Surtout, s'il a pris des risques en ne prolongeant pas le contrat de Laurent Blanc (avec qui il n'a jamais eu d'atomes crochus) avant l'Euro, il a su trouver en Didier Deschamps un remplaçant incontestable, le nul ramené d'Espagne le 16 octobre (1-1) validant définitivement ce choix. Le Graët a su également prendre le train du football féminin et a réussi à mettre en place une relation apaisée avec la Ligue de football amateur (LFA) où il n'a pas que des admirateurs.

"Je crois que la fédération a réglé pas mal de problèmes, a expliqué Noël Le Graët lundi en conférence de presse après l'annonce de sa candidature. Nos conditions financières sont en règle. Je sais que tout n'a pas été parfait, qu'il y a eu des difficultés, encore avec les Espoirs récemment, et qu'il y a encore des dossiers en cours. Mais ce n'est pas le tout de dire 'je veux être président'. C'est une tâche lourde, qui mérite beaucoup de temps, de passion et de bonne humeur. Il y a des moments où on peut douter, où c'est dur. Mais je me sens bien à la fédération et je n'ai pas hésité longtemps". 

L'image des Bleus, caillou persistant dans la chaussure

En revanche, même certains de ses proches lui reprochent de trop décider seul et sans concertation. Il a pourtant cédé une fois aux demandes de la base en finissant par convoquer devant la commission de discipline Nasri, Mvila, Ménez et Ben Arfa pour leur comportement à l'Euro, alors qu'il avait initialement suggéré que leur "tirer les oreilles" suffirait.
  
Plus de deux ans après Knysna, les questions d'autorité et de comportement sont donc toujours ouvertes, comme l'a encore prouvé la récente virée nocturne des Espoirs. Cela pèse sur la vie du football français, et même si Le Graët affirme que le nombre de licenciés est "stable", il n'est pas encore parvenu à totalement redresser la barre dans ce domaine.

"On n'a pas cette chute, lâche le Graët. Vendre du malheur ça peut prendre, mais sans doute pas auprès des présidents de ligue ou district. Pour les clubs qui ferment, vous savez que ce n'est pas vrai. Il y a des clubs qui se réunissent mais pas de fermeture de club. Je ne connais pas de commune qui ne donne pas la possibilité de jouer au foot. Il y a juste des dirigeants moins bons que d'autres". 
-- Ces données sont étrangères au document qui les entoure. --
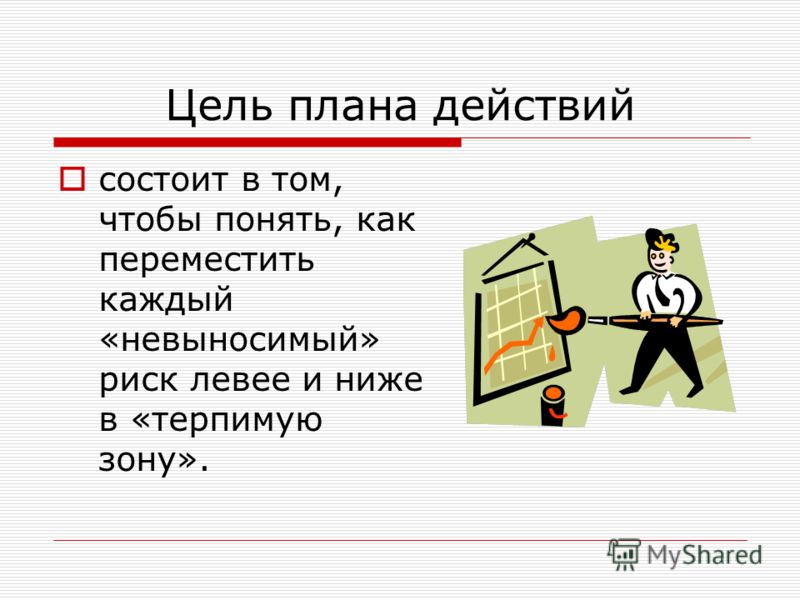 Цель плана действий

состоит в том, чтобы понять, как переместить каждый «невыносимый» риск левее и ниже в «терпимую зону».

MyShared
Et le problème de comportement ? "Déjà, gagner des matches, estime le président de la FFF. Vous avez vu après l'Espagne que tout va déjà mieux. L'humeur est meilleure, les journaux se vendent mieux... Pour les problèmes d'autorité, je crois qu'il y a des choses qui sont déjà réglées. Pour le reste, on peut mettre des gendarmes devant les portes, mais il y aussi des fenêtres dans les hôtels. Et il ne faut pas faire de généralité avec des exceptions". 

Le 15 décembre, il partira favori mais les élections récentes de certains de ses opposants passés à la tête de ligues importantes - Fernand Duchaussoy dans le Nord et Jamel Sandjak à Paris - montrent que le scrutin n'est pas joué d'avance.